Beamblade
The advent of the beamblade was only possible due to recent developments in mobile fencer technology that has allowed for the viability of “melee weaponry”. The quick response of mobile fencer limbs in regards to pilot inputs in new models, in addition to the risk of mobile fencers becoming useless once their ammunition stores became depleted in combat, forced the alliances that used such war machines to come up with the concepts of the beamblade.

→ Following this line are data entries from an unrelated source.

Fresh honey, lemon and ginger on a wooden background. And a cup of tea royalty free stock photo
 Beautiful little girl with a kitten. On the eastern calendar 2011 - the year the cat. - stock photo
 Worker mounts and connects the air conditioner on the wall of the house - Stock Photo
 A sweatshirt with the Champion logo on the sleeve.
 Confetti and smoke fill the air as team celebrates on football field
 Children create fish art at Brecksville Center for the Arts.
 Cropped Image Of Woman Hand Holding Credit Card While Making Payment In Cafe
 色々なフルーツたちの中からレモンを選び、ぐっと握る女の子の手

First pioneered by the Coalition in RC 0114 as the XM11 Beamblade, beamblades utilize a type of technology known as tight-border plasma emission, or TBPE. This technology invoked the projection of a high-energy plasma field around a central magnetic structurem conferring the ability to confine the energy of the plasma projection within a predefined radius and limiting the diffusion of said energy into space. The containment of this plasma in a “tight border” due to a mixture of magnetism and electric flux allowed for the emission of a high-powered and highly dangerous field of plasma that, if given sufficient power and component protection within the emitter, could even damage the metamaterial known as halcyonite. The metamaterial's weakness to the beamblade is due to direct contact with the tight-border plasma emission of the weapon, which subjects the material to a sudden and extreme level of heat that allows enough thermal damage to the chemical structure for it to to then be cleaved by the physical portion of the beamblade.
The term “beamblade” is considered a partial misnomer, since the weapon is not entirely a “beam”, but instead plasma sheathing a sharpened central core that also houses the technology responsible for the tight border plasma emission. However, during ignition of the TBPE, it appears as if a solid beam of light erupts from the hilt.